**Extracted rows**
- - -
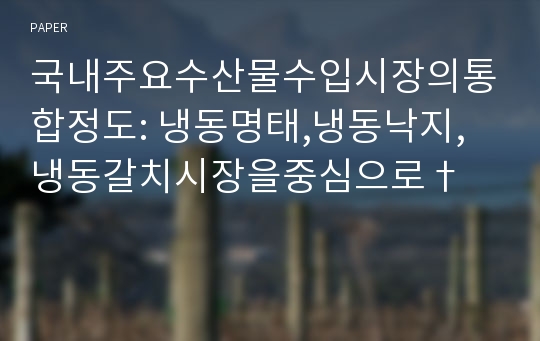 국내주요수산물수입시장의통합정도: 냉동명태,냉동낙지, 냉동갈치시장을중심으로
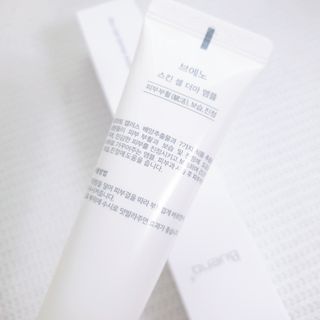 브에노 스킨셀 더마 앰플 — 5점을 준 리뷰어가 2021년 6월 올린 사용 사진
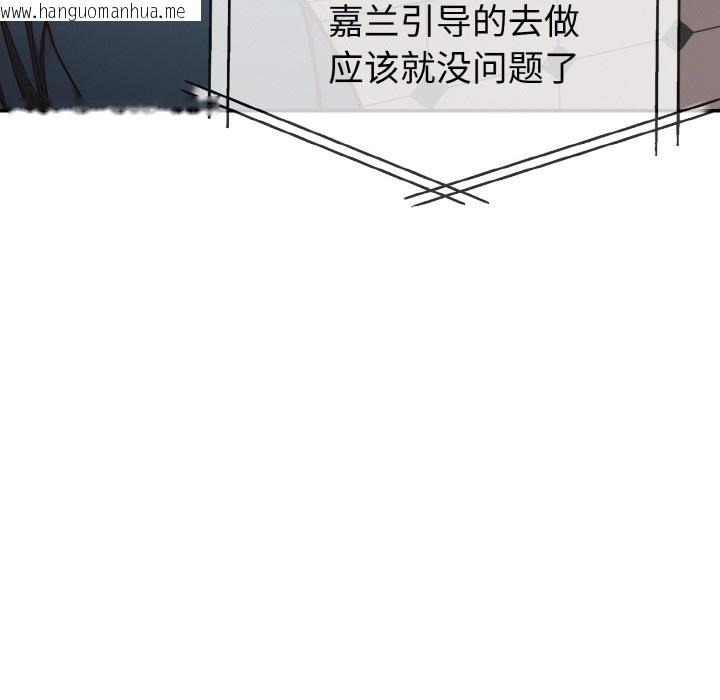 韩国漫画欲演越烈/捕捉美少女韩漫_欲演越烈/捕捉美少女-第2话在线免费阅读-韩国漫画-第41张图片
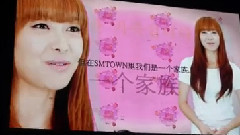 SM Town - SMTown北京站短片2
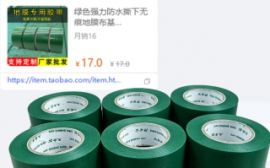 500卷地膜胶带|试样都不需要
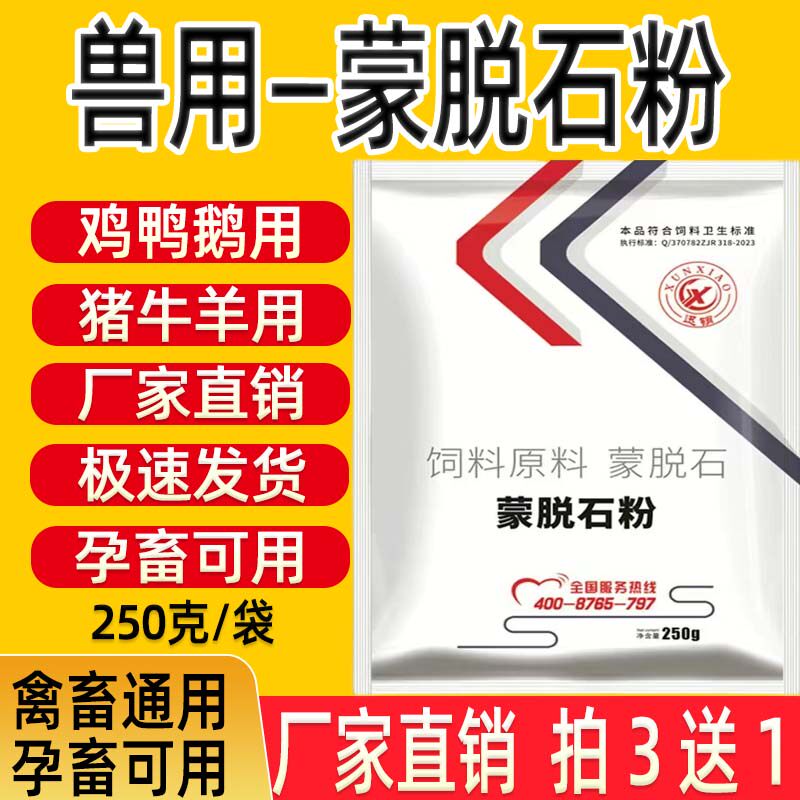兽用蒙脱石粉散猪牛羊鸡鸭鹅鸽猫狗犬孕畜可用防霉脱霉饲料添加剂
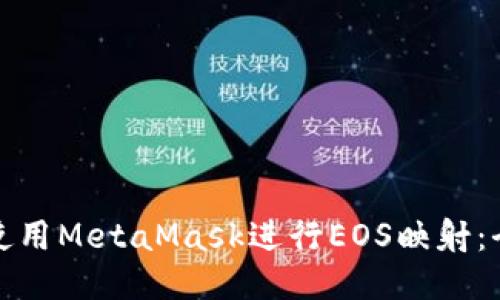 : 如何使用MetaMask进行EOS映射：全面指南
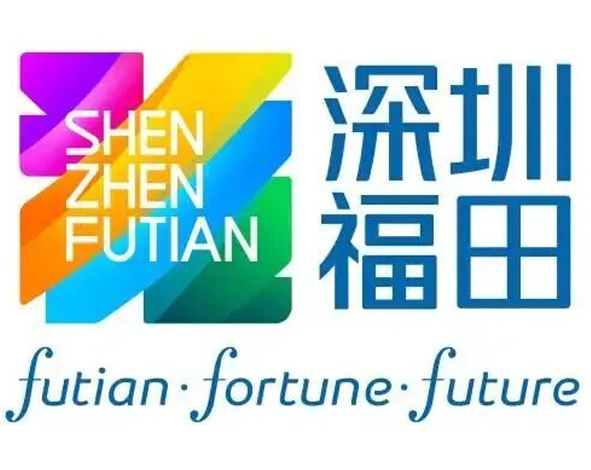 深圳市(shi)福田區(qu)城(cheng)區(qu)标識LOGO“炫彩”亮相，但相貌平平，很(hěn)難一(yi)眼記住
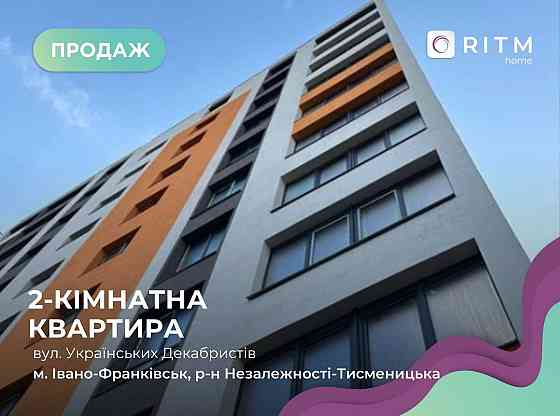 Велика 2-к. квартира, в ЖК Вишневому Микитинцы (Ивано-Франковская обл.)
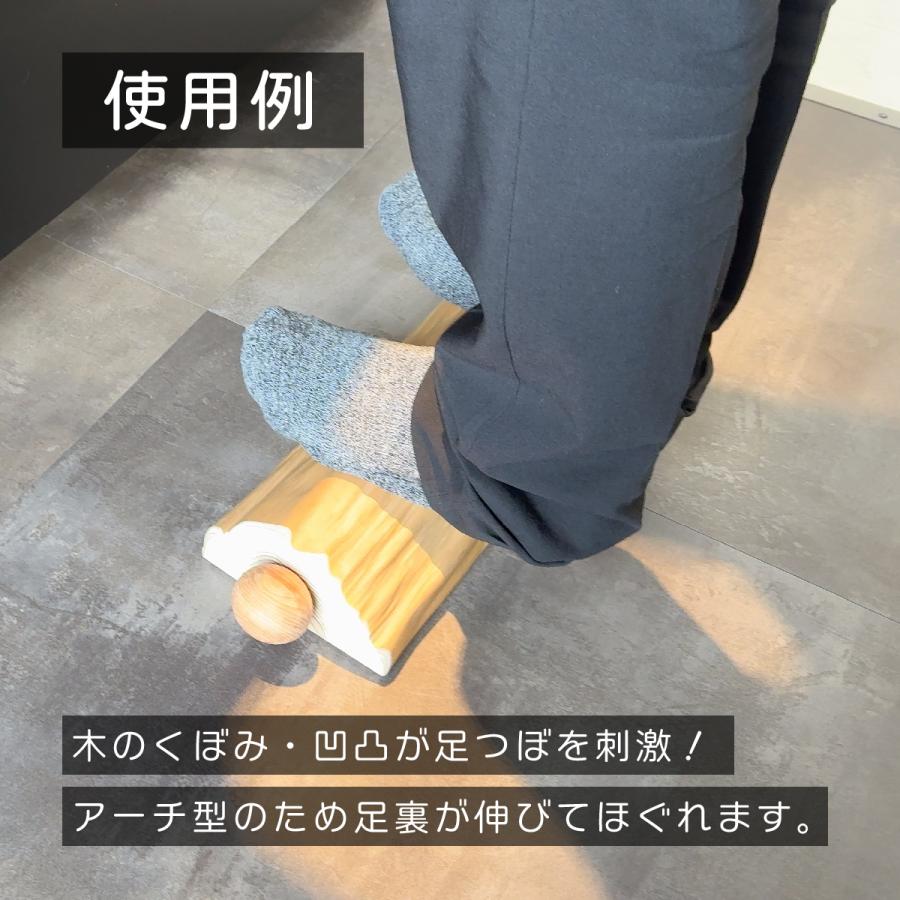 （配送不可）国産 木製 足ふみ マッサージ 足 足裏 健康機器 吉野産 足裏マッサージ 足つぼ ギフト プレゼント 道の駅 |  | 04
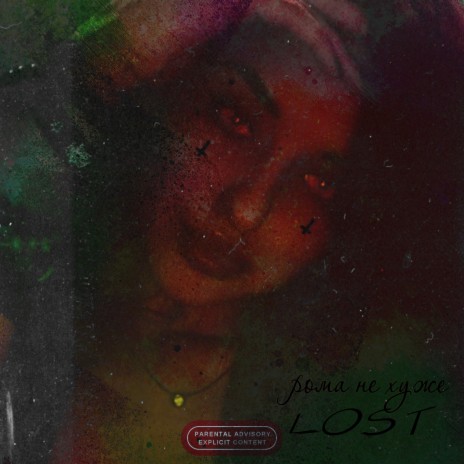 Lost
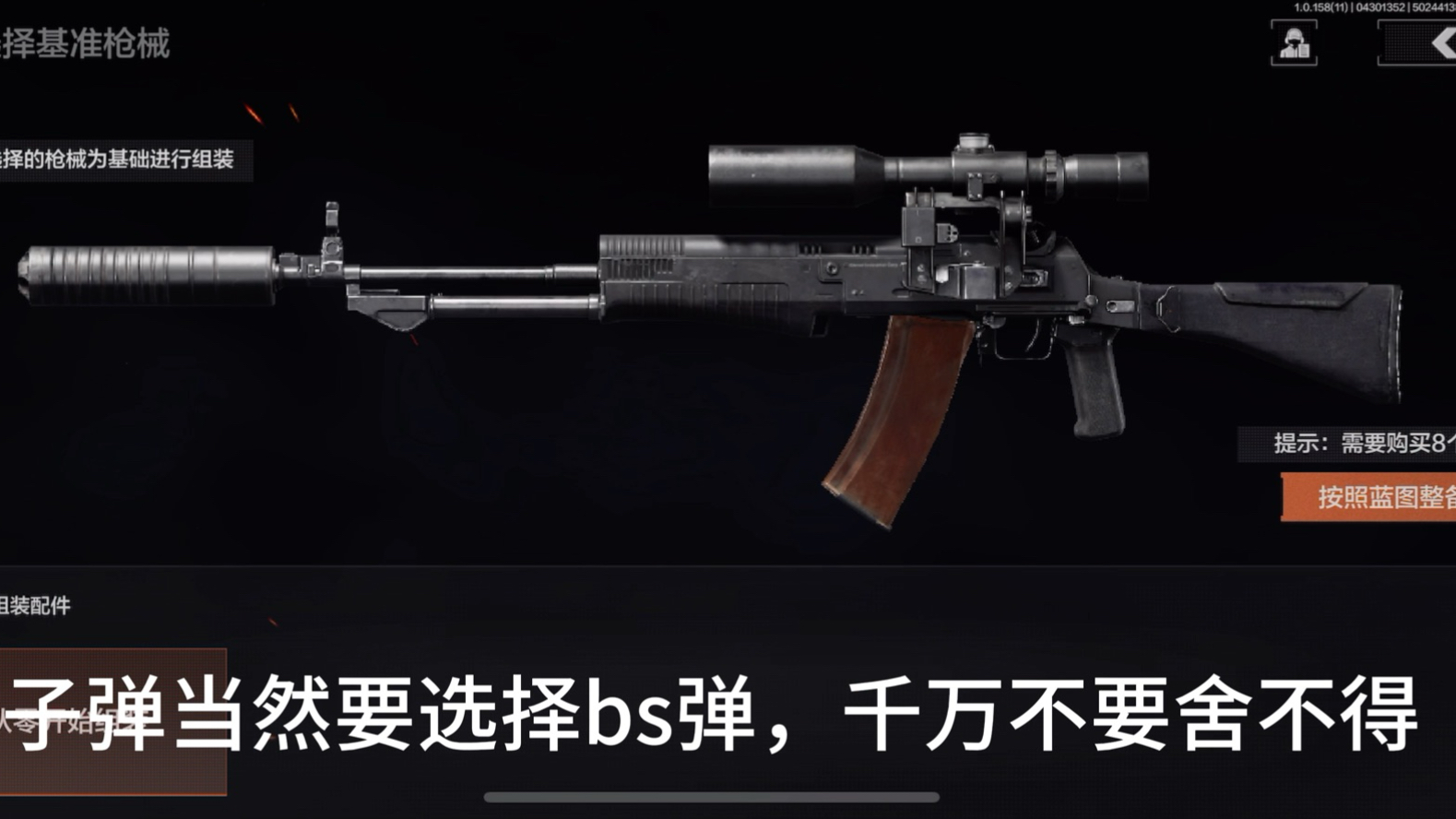 an94为什么没有大规模为什么在线 an94为什么没有大规模为什么在线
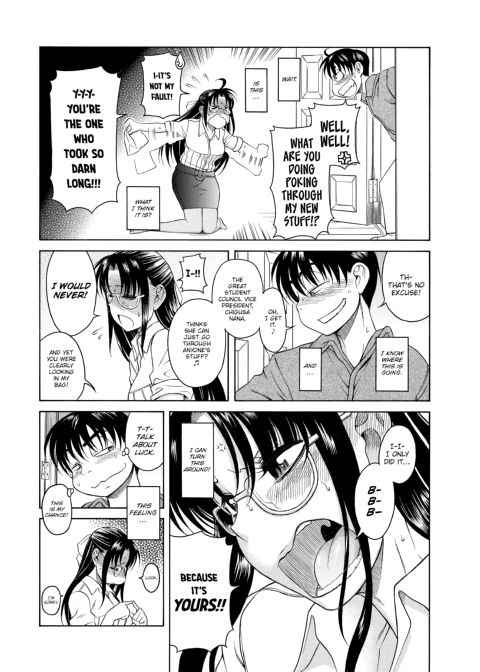 Nana & Kaoru, Vol. 02 Chapter 1 page 68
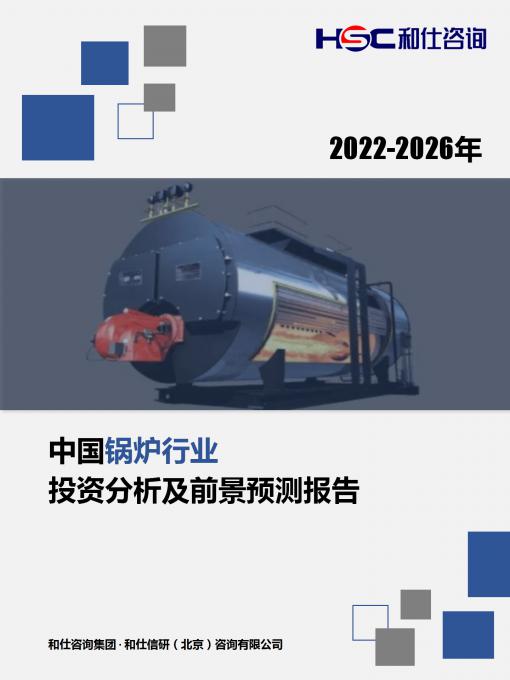 9888拉斯维加斯(股份)有限公司-官方网站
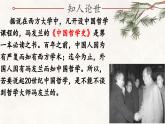1.3《人生的境界》课件ppt -部编高教版2023中职语文拓展模块上册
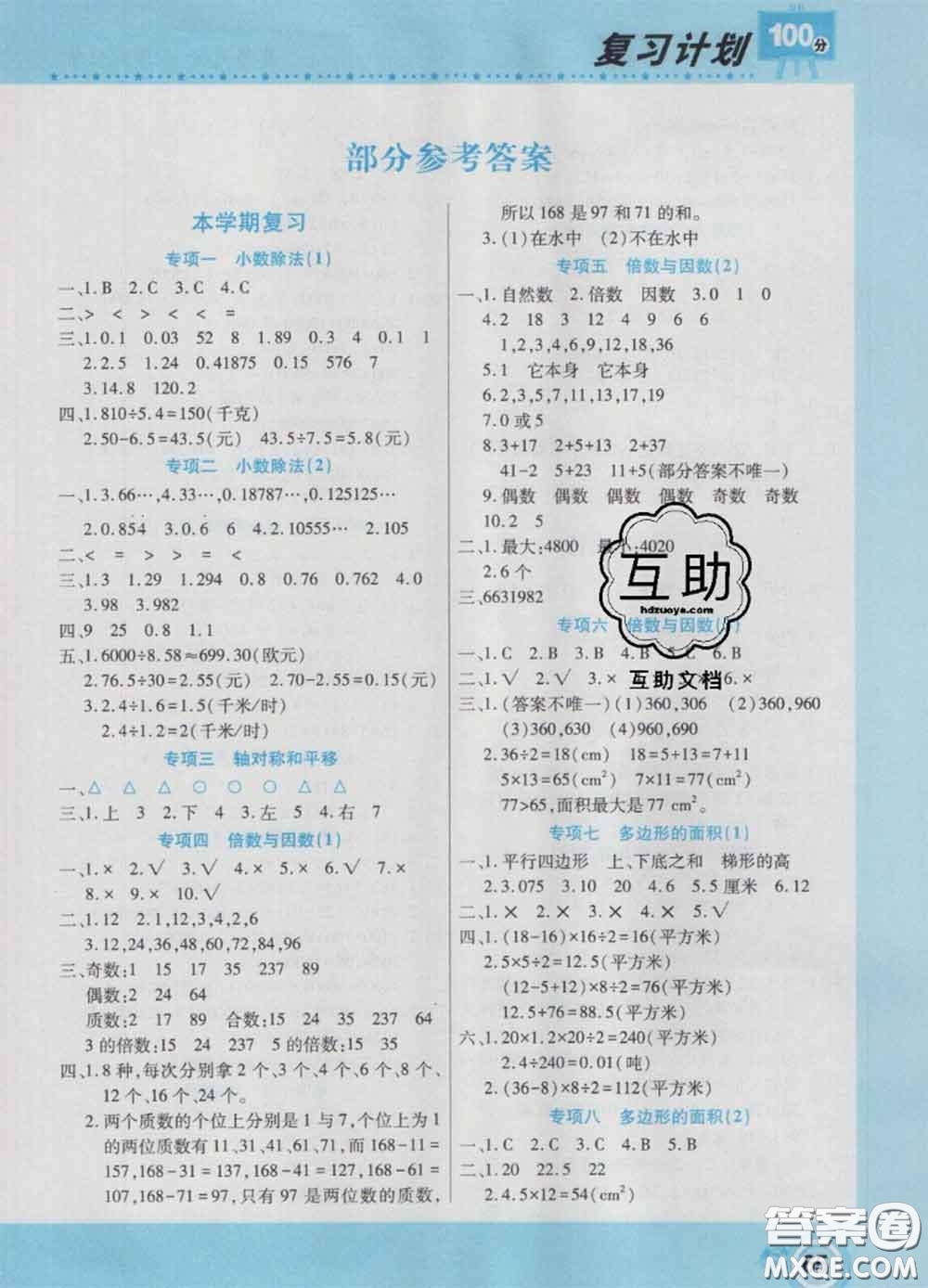 2021年豫新銳圖書復(fù)習(xí)計劃100分寒假五年級數(shù)學(xué)北師版答案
- - -
**AIM OF THE EXERCISE**
Give every row above as a JSON list of strings, one string per line, with blank lines skipped. Leave the pictures out of the answer.

**SOLUTION TO THIS EXERCISE**
[
  " 국내주요수산물수입시장의통합정도: 냉동명태,냉동낙지, 냉동갈치시장을중심으로",
  " 브에노 스킨셀 더마 앰플 — 5점을 준 리뷰어가 2021년 6월 올린 사용 사진",
  " 韩国漫画欲演越烈/捕捉美少女韩漫_欲演越烈/捕捉美少女-第2话在线免费阅读-韩国漫画-第41张图片",
  " SM Town - SMTown北京站短片2",
  " 500卷地膜胶带|试样都不需要",
  "兽用蒙脱石粉散猪牛羊鸡鸭鹅鸽猫狗犬孕畜可用防霉脱霉饲料添加剂",
  " : 如何使用MetaMask进行EOS映射：全面指南",
  " 深圳市(shi)福田區(qu)城(cheng)區(qu)标識LOGO“炫彩”亮相，但相貌平平，很(hěn)難一(yi)眼記住",
  " Велика 2-к. квартира, в ЖК Вишневому Микитинцы (Ивано-Франковская обл.)",
  " （配送不可）国産 木製 足ふみ マッサージ 足 足裏 健康機器 吉野産 足裏マッサージ 足つぼ ギフト プレゼント 道の駅 |  | 04",
  " Lost",
  " an94为什么没有大规模为什么在线 an94为什么没有大规模为什么在线",
  " Nana & Kaoru, Vol. 02 Chapter 1 page 68",
  " 9888拉斯维加斯(股份)有限公司-官方网站",
  "1.3《人生的境界》课件ppt -部编高教版2023中职语文拓展模块上册",
  " 2021年豫新銳圖書復(fù)習(xí)計劃100分寒假五年級數(shù)學(xué)北師版答案"
]